L’illegalità colpisce l’economia. E i dati sono in peggioramento. A dirlo è un rapporto della Confcommercio (presentato dal direttore dell’Ufficio Studi alla giornata nazionale della legalità del 22 novembre), realizzato su base dati Gfk Eurisko. Lo studio ci dice che il 16% delle imprese italiane (risultato 2016 in linea con il 2015) ha esperienza diretta o indiretta di fenomeni criminali. Percentuale che si raddoppia al sud e nelle isole dove il dato arriva al 38%.
Ma i danni quali e soprattutto quanti sono? L’indagine parla di 26,5 miliardi di euro (in un solo anno!) spariti dall’economia per colpa di abusivismo (8,1 mld quello commerciale, 5,6 mld quello nella ristorazione), furti (3,6 mln) e contraffazione (3,5 mld) e costi legati alla criminalità (ferimenti, assicurazioni, spesa difensiva per 5,7 mln). In parole povere, i fenomeni appena citati comportano riduzione dei ricavi o maggiori costi (mancati guadagni o assorbimenti di valore aggiunto) traducibili in veri e propri colpi alla nostra economia.
I dati vanno letti innanzitutto da un punto di vista assoluto. Così va letto infatti il dato totale dei danni stimati, perché equivale a qualche manovra finanziaria di uno stato europeo. Benché sicuramente non si possa con un colpo di spugna eliminare il problema, di risorse finanziarie pronte per essere liberate ce ne sono tante. E così si consideri anche che i miliardi “persi” in questo modo rischiano (nostra osservazione) di alimentare l’economia nera con conseguente foraggiamento dei fenomeni di lavoro nero e sicuramente di evasione.

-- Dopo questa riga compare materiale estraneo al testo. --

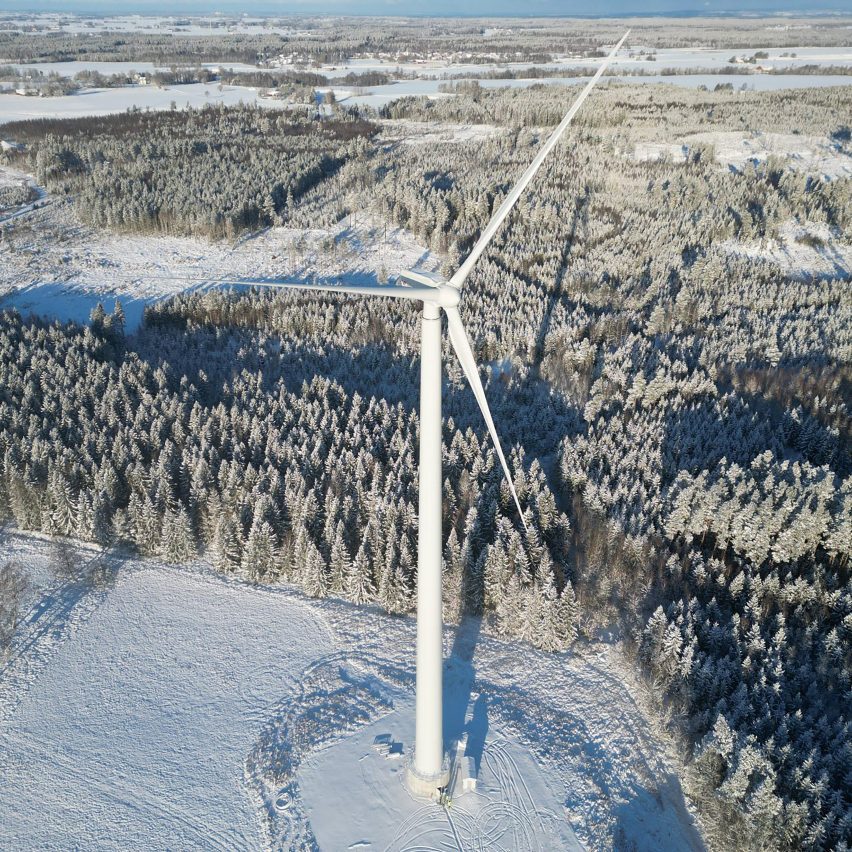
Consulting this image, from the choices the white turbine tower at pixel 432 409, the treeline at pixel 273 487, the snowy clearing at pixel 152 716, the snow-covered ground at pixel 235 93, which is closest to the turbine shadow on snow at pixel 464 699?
the treeline at pixel 273 487

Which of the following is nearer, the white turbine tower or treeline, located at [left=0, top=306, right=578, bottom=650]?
the white turbine tower

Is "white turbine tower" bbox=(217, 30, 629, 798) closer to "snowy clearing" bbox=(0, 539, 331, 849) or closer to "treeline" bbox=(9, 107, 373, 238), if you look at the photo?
"snowy clearing" bbox=(0, 539, 331, 849)

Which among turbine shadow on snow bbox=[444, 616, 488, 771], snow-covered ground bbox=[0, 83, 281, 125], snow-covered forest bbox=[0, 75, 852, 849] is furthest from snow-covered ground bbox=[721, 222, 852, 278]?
snow-covered ground bbox=[0, 83, 281, 125]

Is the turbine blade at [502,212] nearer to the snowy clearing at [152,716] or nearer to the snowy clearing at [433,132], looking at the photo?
the snowy clearing at [152,716]

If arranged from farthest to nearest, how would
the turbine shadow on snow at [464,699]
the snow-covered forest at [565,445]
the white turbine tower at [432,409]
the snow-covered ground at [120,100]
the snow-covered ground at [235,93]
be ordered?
the snow-covered ground at [235,93] < the snow-covered ground at [120,100] < the snow-covered forest at [565,445] < the turbine shadow on snow at [464,699] < the white turbine tower at [432,409]

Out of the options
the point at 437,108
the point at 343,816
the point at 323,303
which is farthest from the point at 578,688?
the point at 437,108

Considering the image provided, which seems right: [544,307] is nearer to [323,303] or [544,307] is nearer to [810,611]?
[323,303]

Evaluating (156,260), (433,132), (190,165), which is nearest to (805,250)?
(156,260)
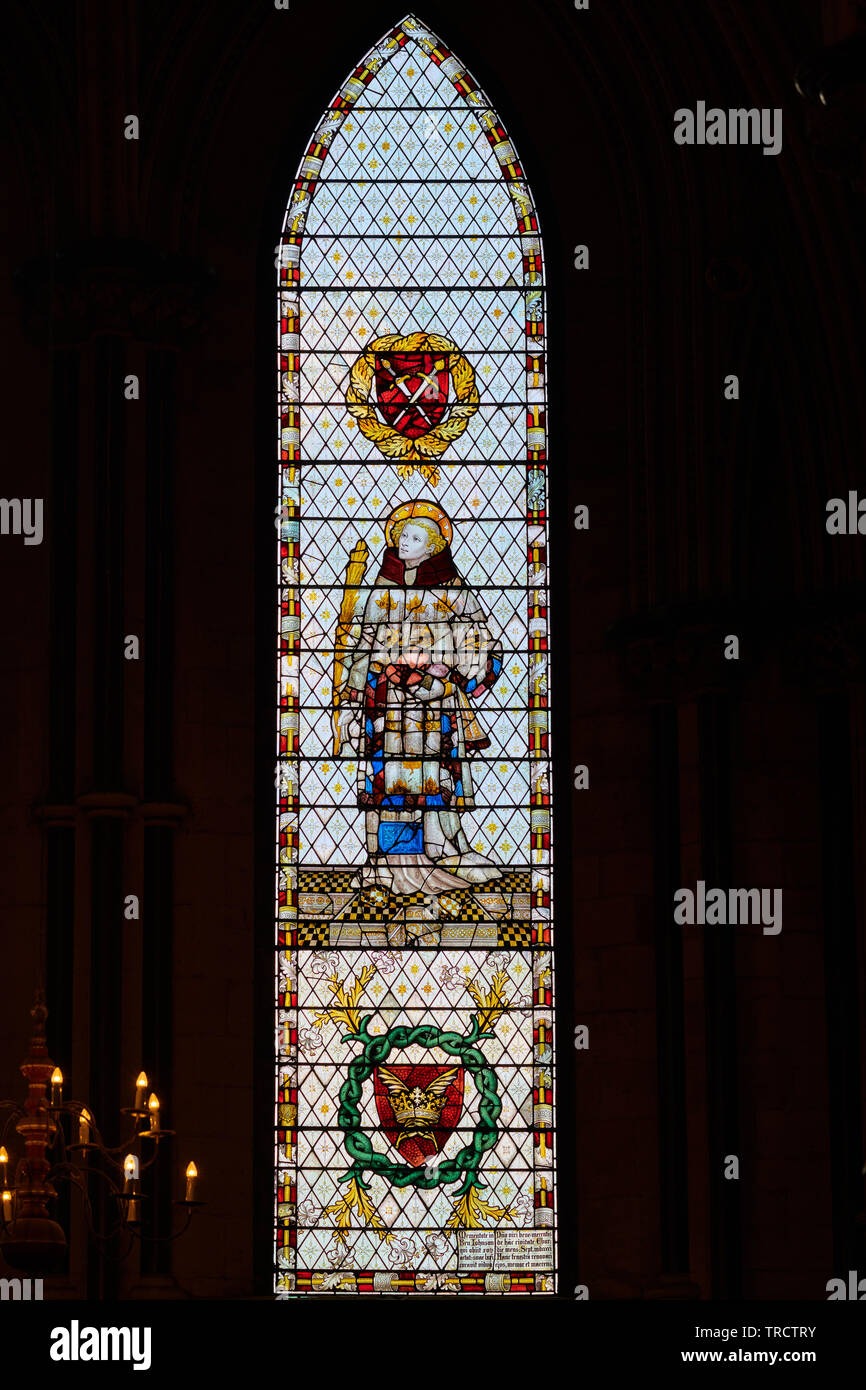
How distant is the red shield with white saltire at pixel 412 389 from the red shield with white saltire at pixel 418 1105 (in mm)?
3844

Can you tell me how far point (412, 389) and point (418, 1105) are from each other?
14.2 feet

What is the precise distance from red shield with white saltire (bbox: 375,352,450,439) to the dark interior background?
0.70m

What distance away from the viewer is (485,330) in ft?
61.3

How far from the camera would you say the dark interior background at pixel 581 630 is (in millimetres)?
16953
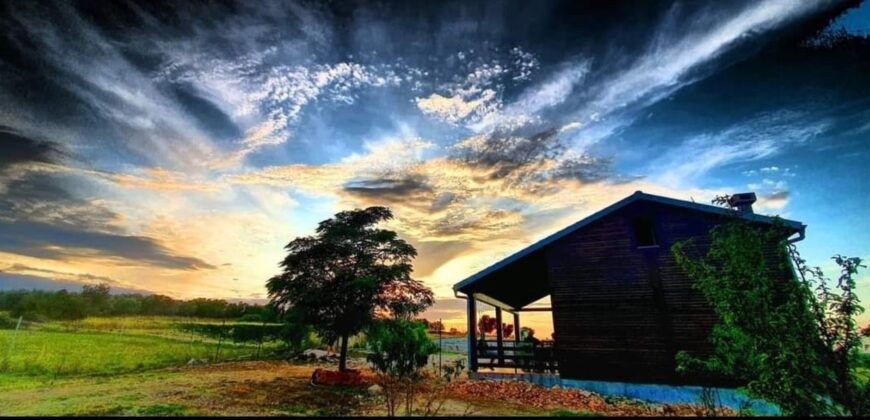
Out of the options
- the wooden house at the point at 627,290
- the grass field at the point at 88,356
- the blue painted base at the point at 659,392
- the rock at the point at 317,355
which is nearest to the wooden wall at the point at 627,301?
the wooden house at the point at 627,290

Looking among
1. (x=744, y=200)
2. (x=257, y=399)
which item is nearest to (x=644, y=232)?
(x=744, y=200)

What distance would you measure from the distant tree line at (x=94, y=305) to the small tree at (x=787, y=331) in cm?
6723

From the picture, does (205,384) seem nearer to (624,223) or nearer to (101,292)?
(624,223)

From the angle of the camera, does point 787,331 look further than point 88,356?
No

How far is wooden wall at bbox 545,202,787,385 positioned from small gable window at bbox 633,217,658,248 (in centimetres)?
23

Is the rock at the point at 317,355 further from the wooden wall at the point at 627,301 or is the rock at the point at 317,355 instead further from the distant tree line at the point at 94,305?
the distant tree line at the point at 94,305

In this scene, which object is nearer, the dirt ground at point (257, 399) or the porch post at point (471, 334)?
the dirt ground at point (257, 399)

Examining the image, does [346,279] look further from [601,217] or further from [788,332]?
[788,332]

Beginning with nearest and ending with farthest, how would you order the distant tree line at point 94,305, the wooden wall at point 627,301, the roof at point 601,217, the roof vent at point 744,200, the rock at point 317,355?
the roof at point 601,217, the wooden wall at point 627,301, the roof vent at point 744,200, the rock at point 317,355, the distant tree line at point 94,305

Quella alla “criminalità economica” è una battaglia in cui vincerebbero sia cittadini che Stato. I primi, oltre a beneficiarne in termini di sicurezza generale, libertà di iniziativa economica e tutela del lavoro, beneficerebbero anche di un maggior reddito e più posti di lavoro (180.000 quelli che si perdono, secondo i dati sopracitati a causa del fenomeno). Il secondo ne beneficerebbe in termini di introiti fiscali, di miglioramento delle condizioni competitive dei mercati interni e delle imprese, oltre che di maggiori consumi. Cosa fare? Innanzitutto rendersi conto che, al di là del referendum, un problema c’è ed è serissimo e sicuramente più urgente.